• [FRAGMENTO CITADO]
^^^^^^^^^^^^^^^^
La segunda ya la conocemos todos porque fue la elegida por Sánchez el año pasado para declarar dos estados de alarma nacionales y uno en Madrid. Se trata de una ley que regula tres estados de excepcionalidad constitucional confiriendo facultades extraordinarias al Gobierno. El resultado de la aplicación de esta norma por el Ejecutivo también es sobradamente conocido: el Tribunal Constitucional declaró la inconstitucionalidad del confinamiento durante el primer estado de alarma porque requiere de un estado de excepción, así como de la prórroga de seis meses del segundo. El denominador común a ambos es que Sánchez aprovechó la emergencia sanitaria para sustraer la actuación de su Gobierno del control de los contrapesos democráticos.
Luego está la Ley 3/86 de salud pública, también conocida como «plan B», que tantas veces negó Sánchez en público durante la primera ola. En su artículo 3, permite a las autoridades sanitarias adoptar: «Las medidas que se consideren necesarias en caso de riesgo transmisible». Estas medidas tendrán que ser ratificadas por los tribunales para entrar en vigor, de conformidad con lo dispuesto en el artículo 8 de la Ley de la Jurisdicción Contencioso Administrativa; algo que no gustaba a Sánchez cuando hacía y deshacía a su antojo desde Moncloa.
La interpretación y aplicación de esta normativa generó cierta polémica jurídica, ya que no incluía un catálogo de medidas, siquiera orientativas, y además imponía la ratificación judicial por los tribunales competentes de cada municipio. Así que en el verano de 2020 Carmen Calvo prometió reformarla. Y se reformó, pero no conforme a lo esperado, pues el Gobierno se limitó a trasladar a los Tribunales Superiores de Justicia de cada comunidad autónoma la responsabilidad de ratificar las medidas adoptadas y al Tribunal Supremo la de unificar criterios vía recurso de casación. Esto generó razonables críticas de la judicatura, especialmente de la Sala Tercera, pues les imponía decidir qué medidas integran el catálogo del artículo 3 de la ley del 86 y cuáles quedan excluidas del marco de aplicación de la misma: algo que sin duda correspondía haber hecho al legislador.
Pero lo cierto es que, tras varios meses de pandemia, la jurisprudencia ya ha tomado forma y el inventario de medidas que las CCAA pueden implantar está bastante definido: restricciones de aforos, limitación de horarios, toques de queda, limitación de reuniones y pasaporte covid, siempre que la administración motive su utilidad, proporcionalidad y necesidad. Por lo tanto, ya no precisamos de una reforma para esto.
^^^^^^^^^^^^^^^^
• [CONJUNTO DE DATOS]
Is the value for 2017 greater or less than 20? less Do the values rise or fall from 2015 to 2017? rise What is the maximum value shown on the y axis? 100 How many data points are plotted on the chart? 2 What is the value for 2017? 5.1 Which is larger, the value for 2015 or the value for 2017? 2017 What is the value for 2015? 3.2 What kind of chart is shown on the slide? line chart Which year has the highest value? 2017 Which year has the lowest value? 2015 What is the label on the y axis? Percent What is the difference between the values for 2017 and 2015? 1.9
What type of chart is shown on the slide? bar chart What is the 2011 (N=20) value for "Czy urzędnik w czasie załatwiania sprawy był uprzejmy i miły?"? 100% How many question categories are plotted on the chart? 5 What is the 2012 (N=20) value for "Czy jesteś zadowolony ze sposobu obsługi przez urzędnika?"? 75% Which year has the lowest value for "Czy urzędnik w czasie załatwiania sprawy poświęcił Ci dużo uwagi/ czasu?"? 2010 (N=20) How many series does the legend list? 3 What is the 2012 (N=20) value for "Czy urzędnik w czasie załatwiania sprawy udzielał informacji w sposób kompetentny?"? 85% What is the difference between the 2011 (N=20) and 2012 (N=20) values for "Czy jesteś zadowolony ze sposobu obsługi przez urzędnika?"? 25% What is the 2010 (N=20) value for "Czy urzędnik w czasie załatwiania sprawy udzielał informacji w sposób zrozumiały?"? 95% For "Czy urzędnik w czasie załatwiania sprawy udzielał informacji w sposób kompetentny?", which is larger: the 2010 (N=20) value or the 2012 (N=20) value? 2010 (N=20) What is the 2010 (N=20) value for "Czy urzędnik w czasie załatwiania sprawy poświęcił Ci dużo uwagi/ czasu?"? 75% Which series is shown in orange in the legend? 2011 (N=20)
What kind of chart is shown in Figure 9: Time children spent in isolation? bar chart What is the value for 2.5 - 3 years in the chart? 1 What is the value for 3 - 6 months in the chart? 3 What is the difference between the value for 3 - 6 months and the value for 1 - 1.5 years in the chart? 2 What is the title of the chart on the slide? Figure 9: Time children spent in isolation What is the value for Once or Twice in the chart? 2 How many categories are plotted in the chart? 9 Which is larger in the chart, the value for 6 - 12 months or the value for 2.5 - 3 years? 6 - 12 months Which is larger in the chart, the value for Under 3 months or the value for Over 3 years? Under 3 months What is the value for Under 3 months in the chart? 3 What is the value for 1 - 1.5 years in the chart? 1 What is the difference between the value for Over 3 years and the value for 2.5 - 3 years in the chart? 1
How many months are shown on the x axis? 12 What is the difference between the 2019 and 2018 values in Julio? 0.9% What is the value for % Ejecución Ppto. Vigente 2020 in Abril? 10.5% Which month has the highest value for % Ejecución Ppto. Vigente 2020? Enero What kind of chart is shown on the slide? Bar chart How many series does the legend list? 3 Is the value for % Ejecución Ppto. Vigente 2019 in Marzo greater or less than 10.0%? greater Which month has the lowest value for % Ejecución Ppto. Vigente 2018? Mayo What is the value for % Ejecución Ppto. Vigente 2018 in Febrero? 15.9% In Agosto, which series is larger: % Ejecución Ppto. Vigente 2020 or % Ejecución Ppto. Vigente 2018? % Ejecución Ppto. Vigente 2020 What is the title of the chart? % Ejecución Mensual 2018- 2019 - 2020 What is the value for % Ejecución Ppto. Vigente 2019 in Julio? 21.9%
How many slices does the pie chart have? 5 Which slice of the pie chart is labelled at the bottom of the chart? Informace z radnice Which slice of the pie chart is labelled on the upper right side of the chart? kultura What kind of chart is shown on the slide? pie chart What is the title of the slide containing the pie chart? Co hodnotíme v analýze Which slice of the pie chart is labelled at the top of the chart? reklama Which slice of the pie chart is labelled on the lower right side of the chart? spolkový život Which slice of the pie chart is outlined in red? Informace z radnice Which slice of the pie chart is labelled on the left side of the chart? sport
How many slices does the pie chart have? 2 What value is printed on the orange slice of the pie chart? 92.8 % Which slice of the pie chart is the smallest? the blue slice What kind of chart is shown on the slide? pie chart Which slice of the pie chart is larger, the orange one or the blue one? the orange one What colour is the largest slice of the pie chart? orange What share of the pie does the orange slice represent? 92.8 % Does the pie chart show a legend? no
^^^^^^^^^^^^^^^^
• [EJERCICIO 1] Según el fragmento citado, ¿qué artículo de la Ley 3/86 de salud pública permite a las autoridades sanitarias adoptar medidas en caso de riesgo transmisible?
• [EJERCICIO 2] Reescribe el tramo del fragmento citado que va desde "Luego está la" hasta "antojo desde Moncloa.", cambiando "tribunales" por "jueces".

• [RESPUESTA ESCRITA 1] El artículo 3.

• [RESPUESTA ESCRITA 2]
Luego está la Ley 3/86 de salud pública, también conocida como «plan B», que tantas veces negó Sánchez en público durante la primera ola. En su artículo 3, permite a las autoridades sanitarias adoptar: «Las medidas que se consideren necesarias en caso de riesgo transmisible». Estas medidas tendrán que ser ratificadas por los jueces para entrar en vigor, de conformidad con lo dispuesto en el artículo 8 de la Ley de la Jurisdicción Contencioso Administrativa; algo que no gustaba a Sánchez cuando hacía y deshacía a su antojo desde Moncloa.